La dinamica dell’attacco
Secondo la ricostruzione ufficiale, due uomini armati hanno aperto il fuoco sulla folla da un ponte pedonale che sovrasta l’area di Bondi Beach, colpendo indiscriminatamente i partecipanti all’evento. L’attacco è avvenuto intorno alle 18:45 ora locale, in un momento di massima affluenza.
Le forze di sicurezza sono intervenute in pochi minuti. Uno degli attentatori è stato ucciso durante il conflitto a fuoco con la polizia, mentre il secondo è stato ferito gravemente e arrestato. Le autorità hanno inoltre confermato il ritrovamento e la neutralizzazione di un ordigno esplosivo artigianale collegato ai sospetti, elemento che rafforza la qualificazione terroristica dell’evento.
È stata ufficialmente smentita la presenza di ulteriori sparatorie in altre zone della città, notizia circolata nelle prime ore e poi rivelatasi infondata.
Un obiettivo preciso la comunità ebraica
L’evento preso di mira, organizzato dalla comunità ebraica locale, celebrava l’inizio di Hanukkah, festa che richiama famiglie, bambini e anziani in un clima tradizionalmente pacifico.

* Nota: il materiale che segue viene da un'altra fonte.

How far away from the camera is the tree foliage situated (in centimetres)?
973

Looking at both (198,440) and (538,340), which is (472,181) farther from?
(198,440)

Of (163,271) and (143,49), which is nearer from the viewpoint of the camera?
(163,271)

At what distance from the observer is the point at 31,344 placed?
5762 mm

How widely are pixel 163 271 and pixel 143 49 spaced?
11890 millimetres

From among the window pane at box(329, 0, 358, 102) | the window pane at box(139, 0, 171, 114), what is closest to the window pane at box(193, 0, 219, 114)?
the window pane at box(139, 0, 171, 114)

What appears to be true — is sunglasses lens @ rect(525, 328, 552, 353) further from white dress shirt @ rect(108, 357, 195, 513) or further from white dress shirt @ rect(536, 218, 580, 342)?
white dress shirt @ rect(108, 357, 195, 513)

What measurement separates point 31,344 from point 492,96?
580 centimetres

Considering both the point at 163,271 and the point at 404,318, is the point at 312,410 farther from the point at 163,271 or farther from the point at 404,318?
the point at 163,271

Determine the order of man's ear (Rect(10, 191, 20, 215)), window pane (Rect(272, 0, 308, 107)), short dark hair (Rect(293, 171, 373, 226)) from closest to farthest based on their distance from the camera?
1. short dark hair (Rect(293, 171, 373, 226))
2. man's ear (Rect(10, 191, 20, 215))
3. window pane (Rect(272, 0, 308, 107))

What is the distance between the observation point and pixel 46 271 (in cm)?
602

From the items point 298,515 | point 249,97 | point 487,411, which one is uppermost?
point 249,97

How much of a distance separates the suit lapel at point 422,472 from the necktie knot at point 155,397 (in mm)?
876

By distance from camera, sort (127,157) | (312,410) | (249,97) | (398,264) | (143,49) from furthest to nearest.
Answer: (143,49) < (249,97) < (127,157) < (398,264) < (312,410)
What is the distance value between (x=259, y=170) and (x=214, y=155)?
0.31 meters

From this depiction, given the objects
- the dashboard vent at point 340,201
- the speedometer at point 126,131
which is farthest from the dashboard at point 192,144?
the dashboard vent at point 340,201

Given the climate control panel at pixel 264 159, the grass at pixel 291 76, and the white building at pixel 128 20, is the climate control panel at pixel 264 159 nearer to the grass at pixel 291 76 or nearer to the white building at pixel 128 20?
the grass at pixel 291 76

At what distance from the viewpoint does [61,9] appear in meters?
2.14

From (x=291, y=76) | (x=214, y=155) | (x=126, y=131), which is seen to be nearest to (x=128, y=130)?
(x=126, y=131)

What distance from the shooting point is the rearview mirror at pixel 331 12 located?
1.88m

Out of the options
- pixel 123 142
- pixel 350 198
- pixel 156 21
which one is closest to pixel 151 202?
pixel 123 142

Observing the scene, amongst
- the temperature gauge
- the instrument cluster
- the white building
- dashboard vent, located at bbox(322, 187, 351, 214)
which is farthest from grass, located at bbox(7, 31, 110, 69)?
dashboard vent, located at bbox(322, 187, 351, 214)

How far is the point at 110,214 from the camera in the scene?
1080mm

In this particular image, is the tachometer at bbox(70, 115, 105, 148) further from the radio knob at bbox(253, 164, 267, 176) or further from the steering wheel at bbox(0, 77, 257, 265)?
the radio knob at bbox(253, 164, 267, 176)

La scelta del bersaglio e del momento ha indotto le autorità a parlare senza esitazioni di attacco deliberatamente antisemita.
I leader della comunità ebraica australiana hanno parlato di “un trauma nazionale” e di una ferita profonda in un Paese che si è sempre percepito come relativamente immune da questo tipo di violenza ideologica su larga scala.

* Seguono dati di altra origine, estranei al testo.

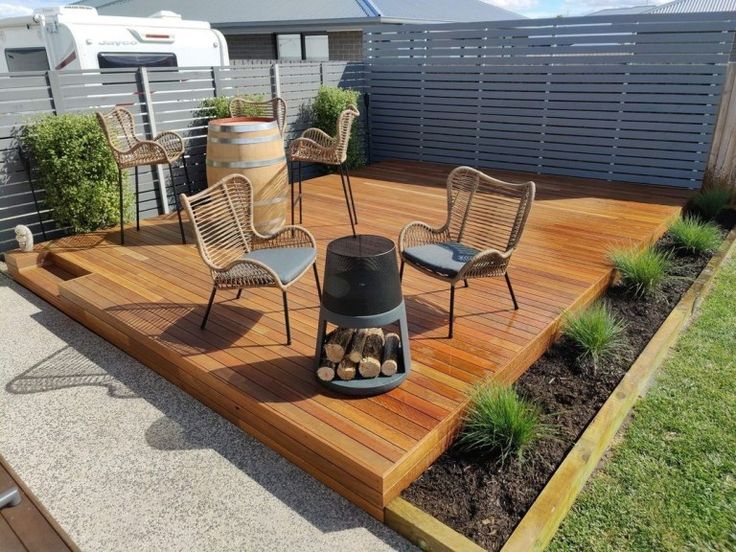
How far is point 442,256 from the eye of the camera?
3.19 meters

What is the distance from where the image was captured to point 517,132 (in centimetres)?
730

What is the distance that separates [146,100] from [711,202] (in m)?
5.81

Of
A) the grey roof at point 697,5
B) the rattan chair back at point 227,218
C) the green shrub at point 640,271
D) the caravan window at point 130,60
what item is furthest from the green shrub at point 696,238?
the grey roof at point 697,5

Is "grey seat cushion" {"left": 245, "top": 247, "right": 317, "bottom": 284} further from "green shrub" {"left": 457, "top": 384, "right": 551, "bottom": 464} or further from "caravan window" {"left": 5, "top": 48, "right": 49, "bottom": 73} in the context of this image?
"caravan window" {"left": 5, "top": 48, "right": 49, "bottom": 73}

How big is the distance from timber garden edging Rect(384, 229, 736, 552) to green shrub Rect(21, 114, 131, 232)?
13.1 feet

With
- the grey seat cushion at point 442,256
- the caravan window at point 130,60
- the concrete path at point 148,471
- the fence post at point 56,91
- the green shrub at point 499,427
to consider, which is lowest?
the concrete path at point 148,471

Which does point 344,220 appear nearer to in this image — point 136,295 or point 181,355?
point 136,295

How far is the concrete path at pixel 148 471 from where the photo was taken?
85.0 inches

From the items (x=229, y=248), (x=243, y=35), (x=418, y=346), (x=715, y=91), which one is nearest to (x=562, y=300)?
(x=418, y=346)

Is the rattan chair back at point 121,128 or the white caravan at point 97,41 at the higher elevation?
the white caravan at point 97,41

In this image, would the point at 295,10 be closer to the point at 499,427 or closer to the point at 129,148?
the point at 129,148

Sicurezza nazionale e risposta dello Stato
Il Primo Ministro australiano Anthony Albanese ha condannato l’attacco definendolo “un atto di odio che colpisce al cuore i valori democratici dell’Australia”. È stata immediatamente convocata una riunione del Consiglio nazionale di sicurezza, mentre le forze dell’ordine hanno disposto un rafforzamento della sorveglianza attorno a sinagoghe, scuole e luoghi di aggregazione religiosa in tutto il Paese.

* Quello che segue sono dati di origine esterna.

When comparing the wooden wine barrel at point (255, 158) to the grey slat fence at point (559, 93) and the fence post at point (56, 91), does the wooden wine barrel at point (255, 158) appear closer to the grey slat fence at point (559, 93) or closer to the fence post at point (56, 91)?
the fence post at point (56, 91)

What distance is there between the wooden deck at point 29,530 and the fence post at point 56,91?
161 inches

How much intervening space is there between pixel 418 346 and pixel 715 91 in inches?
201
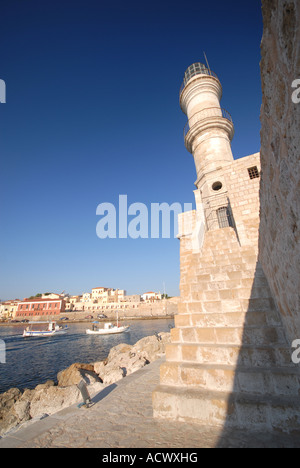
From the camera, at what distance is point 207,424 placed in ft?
8.12

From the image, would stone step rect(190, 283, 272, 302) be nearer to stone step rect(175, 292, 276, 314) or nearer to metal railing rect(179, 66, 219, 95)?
stone step rect(175, 292, 276, 314)

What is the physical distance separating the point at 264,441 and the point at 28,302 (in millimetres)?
81138

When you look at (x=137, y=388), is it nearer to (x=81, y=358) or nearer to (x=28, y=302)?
(x=81, y=358)

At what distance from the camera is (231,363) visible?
292 cm

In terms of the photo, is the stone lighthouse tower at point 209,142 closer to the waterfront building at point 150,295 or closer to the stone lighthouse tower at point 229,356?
the stone lighthouse tower at point 229,356

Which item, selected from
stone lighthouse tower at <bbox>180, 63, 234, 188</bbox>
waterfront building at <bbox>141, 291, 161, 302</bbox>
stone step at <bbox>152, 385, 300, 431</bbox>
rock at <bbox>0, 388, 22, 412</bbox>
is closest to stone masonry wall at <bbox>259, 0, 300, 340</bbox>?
stone step at <bbox>152, 385, 300, 431</bbox>

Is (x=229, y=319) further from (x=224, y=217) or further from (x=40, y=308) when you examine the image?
(x=40, y=308)

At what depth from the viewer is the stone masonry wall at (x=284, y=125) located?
4.14 ft

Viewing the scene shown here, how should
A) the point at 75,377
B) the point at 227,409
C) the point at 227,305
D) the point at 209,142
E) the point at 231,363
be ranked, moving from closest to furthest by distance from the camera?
the point at 227,409 → the point at 231,363 → the point at 227,305 → the point at 75,377 → the point at 209,142

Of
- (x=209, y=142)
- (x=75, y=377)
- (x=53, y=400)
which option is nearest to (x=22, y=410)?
(x=53, y=400)

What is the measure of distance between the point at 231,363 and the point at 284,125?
10.4 feet

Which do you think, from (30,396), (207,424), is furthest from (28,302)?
(207,424)

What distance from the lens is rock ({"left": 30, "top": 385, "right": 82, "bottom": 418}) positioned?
22.5 ft

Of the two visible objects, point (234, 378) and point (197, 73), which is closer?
point (234, 378)
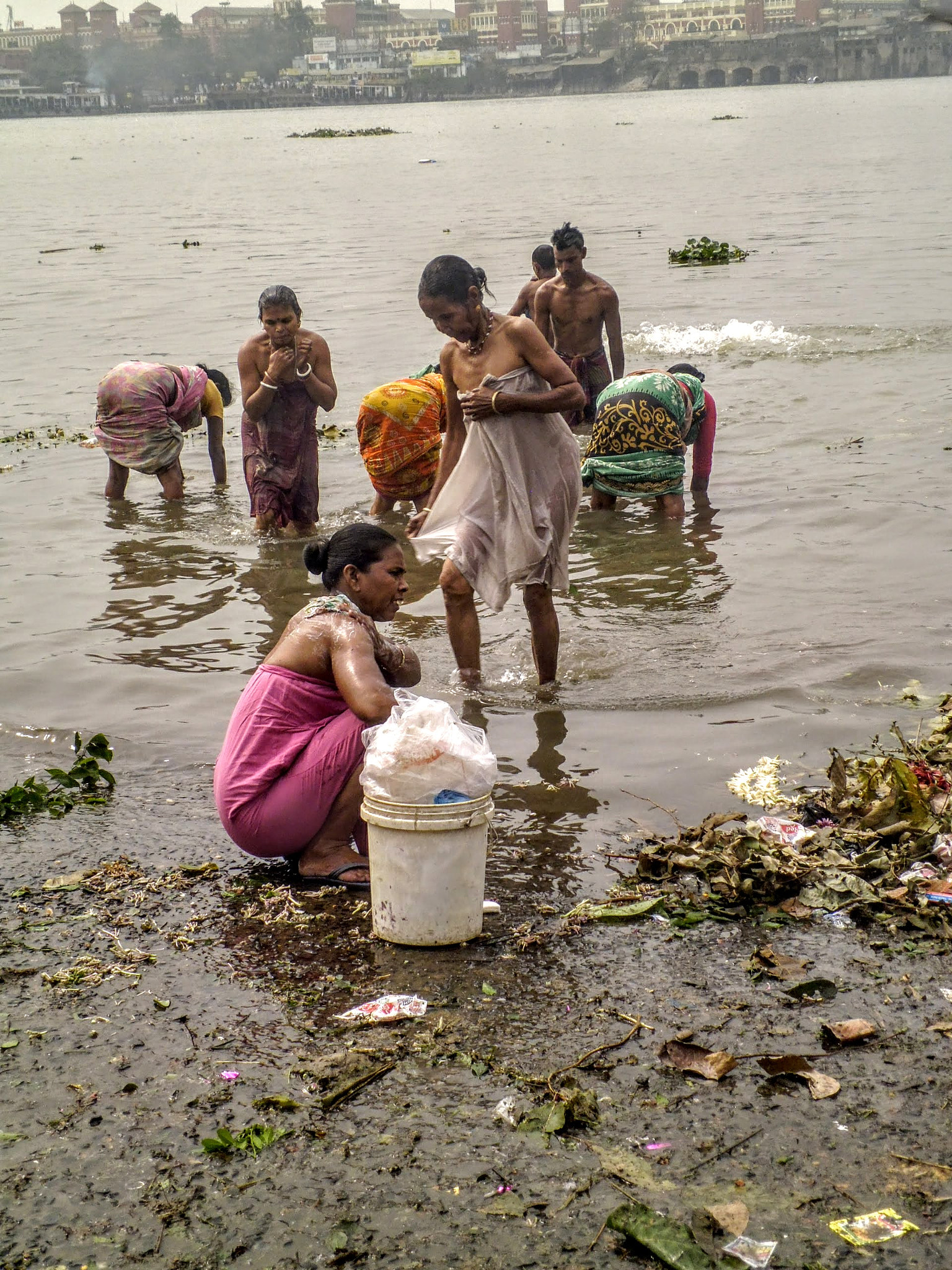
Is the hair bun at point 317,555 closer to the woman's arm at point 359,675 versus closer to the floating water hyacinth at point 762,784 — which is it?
the woman's arm at point 359,675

Un elemento emerso nelle ultime ore riguarda il comportamento di un cittadino presente sul posto, che avrebbe contribuito a rallentare uno degli attentatori prima dell’intervento della polizia. Le autorità hanno confermato l’episodio, definendolo un gesto di coraggio civile, pur invitando a non emularlo.
Perché questo attentato segna una svolta per l’Australia
L’Australia è nota per avere una delle legislazioni più restrittive sulle armi da fuoco al mondo, introdotte dopo il massacro di Port Arthur del 1996. Proprio per questo, l’attacco di Bondi Beach rappresenta un’anomalia storica e un campanello d’allarme.
Negli ultimi mesi, servizi di intelligence e osservatori indipendenti avevano segnalato un aumento di episodi antisemiti, minacce e vandalismi, spesso alimentati da un clima internazionale sempre più polarizzato. L’attentato appare dunque come il punto di emersione violenta di una radicalizzazione già in atto, non come un fulmine a ciel sereno.
Lettura geopolitica: l’odio che attraversa i confini
L’attacco di Sydney non può essere isolato dal contesto globale. La guerra in Medio Oriente, la radicalizzazione online, la diffusione di narrazioni complottiste e identitarie stanno producendo effetti di trascinamento anche in Paesi lontani dai teatri di guerra.
Per l’Australia, nazione multiculturale e ponte strategico tra Occidente e Indo-Pacifico, il rischio è duplice. Sul piano interno per la possibile la frattura del tessuto sociale. Sul piano strategico, per l’esposizione a forme di terrorismo “importato” o ispirato da conflitti esterni.
In questo senso, Bondi Beach diventa un simbolo. È la dimostrazione che nessuna società aperta e democratica è immune, se non accompagna pluralismo e libertà con prevenzione, intelligence e responsabilità politica.